Tips for hunting pheasants
An acquaintance of mine, now in his 70s and a guy who hunts birds all over the continent, one time remarked that "you only get so many opportunities in a day's hunting to shoot a pheasant rooster. You can't squander them." We Americans, especiall...
An acquaintance of mine, now in his 70s and a guy who hunts birds all over the continent, one time remarked that "you only get so many opportunities in a day's hunting to shoot a pheasant rooster. You can't squander them."
We Americans, especially guys, have a tendency to believe that we were born with some God-given ability that makes us each a naturally great shot. The truth is, lots of hunters are mediocre wingshots who could use practice on clay birds before they go hunting.
Pheasant hunting by its very nature is a rough-and-tumble sort of hunting. You don't leisurely follow a pointing dog while wearing a tweed coat and tie. You wear Redwings or Russell Birdshooters, poplin pants and vest, a ball cap and you hustle to stay with the dogs. Up until I got into my 50s, I would sometimes jog behind a Labrador who was hot on a running rooster. Your Labradors may be trained to stop and wait for you to catch up; none of mine ever were. You kept up with them or the bird flushed out of range.

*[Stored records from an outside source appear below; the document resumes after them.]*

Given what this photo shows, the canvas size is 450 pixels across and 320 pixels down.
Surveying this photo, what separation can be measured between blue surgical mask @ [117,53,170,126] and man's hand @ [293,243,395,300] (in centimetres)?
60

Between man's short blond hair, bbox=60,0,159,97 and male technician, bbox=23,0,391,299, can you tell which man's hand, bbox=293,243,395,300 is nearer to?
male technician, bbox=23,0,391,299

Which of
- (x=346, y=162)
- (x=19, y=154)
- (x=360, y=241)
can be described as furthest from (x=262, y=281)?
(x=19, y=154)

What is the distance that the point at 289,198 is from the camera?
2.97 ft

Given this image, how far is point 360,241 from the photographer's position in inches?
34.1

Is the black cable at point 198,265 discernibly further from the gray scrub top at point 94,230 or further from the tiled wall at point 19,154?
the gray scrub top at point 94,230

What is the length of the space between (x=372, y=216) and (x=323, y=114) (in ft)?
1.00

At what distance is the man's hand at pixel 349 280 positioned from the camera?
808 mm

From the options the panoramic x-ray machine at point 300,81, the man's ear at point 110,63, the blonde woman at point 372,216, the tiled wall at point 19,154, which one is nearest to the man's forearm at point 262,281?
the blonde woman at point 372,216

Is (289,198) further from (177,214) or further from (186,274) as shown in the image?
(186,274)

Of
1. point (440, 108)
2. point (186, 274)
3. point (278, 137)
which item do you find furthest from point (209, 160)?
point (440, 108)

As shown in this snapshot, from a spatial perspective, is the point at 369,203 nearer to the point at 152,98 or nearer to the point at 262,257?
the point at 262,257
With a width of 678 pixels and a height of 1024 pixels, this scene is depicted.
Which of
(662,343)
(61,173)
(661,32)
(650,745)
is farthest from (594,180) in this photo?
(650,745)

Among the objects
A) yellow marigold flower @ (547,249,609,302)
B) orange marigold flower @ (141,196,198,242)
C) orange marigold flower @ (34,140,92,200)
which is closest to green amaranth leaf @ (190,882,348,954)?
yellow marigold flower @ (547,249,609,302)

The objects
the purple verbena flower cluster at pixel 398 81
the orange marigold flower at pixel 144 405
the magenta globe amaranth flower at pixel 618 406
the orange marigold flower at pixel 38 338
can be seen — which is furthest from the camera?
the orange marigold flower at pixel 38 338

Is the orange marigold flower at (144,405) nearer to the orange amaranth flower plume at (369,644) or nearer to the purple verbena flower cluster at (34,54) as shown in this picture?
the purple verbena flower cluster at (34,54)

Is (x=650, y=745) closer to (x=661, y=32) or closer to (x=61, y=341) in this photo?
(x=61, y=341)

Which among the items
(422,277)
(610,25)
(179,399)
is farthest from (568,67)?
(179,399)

I can't emphasize enough the urgency of walking strategically, staying within range of the dog, keeping to the edge or even inside cover, as long as the cover isn't so thick or tall that it prevents you from shooting.
An old friend of mine who grew up in northeastern North Dakota and still lives in the state has been a hunting partner of mine on a number of occasions, and he drove me crazy when we hunted pheasants together. See, he has one speed - leisurely and casual - sort of like a golfer who has just hit the ball, he sticks his club in the bag and saunters over to the next hole. That's the way this guy hunted pheasants. No matter how "birdy" the dog got, he had only one speed. He was seldom in range of the dog, and only got shooting when we happened into spots that held lots of birds.
One season about 15 years ago we hunted in southeastern Montana in October, and at the Medicine Lake opener on a federal refuge in northeastern Montana late in the season when there was snow on the ground. The hunting was not sensational by any means, but I managed to take 10 roosters while hunting over Labrador, Otis, during the two brief hunts. My partner got nothing. He was never near where the birds flushed!
One time the same guy and I hunted south of Richardton in western North Dakota. We were at the bottom of a draw that ran a quarter mile up into the hills. To properly hunt it we should have had a hunter on each side of the draw and one to swing around to block the head of the draw. I suggested to my partner that he block, and I would turn Otis loose once he got into position.
Well, I gave him what I thought was plenty of time to get up there. (He was out of sight the whole while.) I turned Otis loose, climbed up the right side of the draw. All the roosters went out at the head of the draw, 100 yards ahead of Otis and out of my range. My partner, I learned later, was still taking his time getting into position when the roosters came barreling through. I supposed I can take the blame for that one.
Another point to remember is that pheasant roosters have very good hearing, and particularly later in the season, they will foil your plans if you are noisy. Don't pull up to a slough, a field or a brushy creek, get out and slam the doors of your vehicle while you jabber loudly and noisily chamber shells. Most or all of the birds will exit the end of the field before you can get in range.
Don't make foolish mistakes like forgetting to chamber a shell. If you own a three-shot repeater, carry it with three shots in the gun not two. You might miss your first shot, connect on your second, or maybe miss both and be standing there with an empty gun when more roosters flush.
Above all, hustle, stay close to the dogs and the cover, hunt those roosters and be ready. There's nothing quite like it.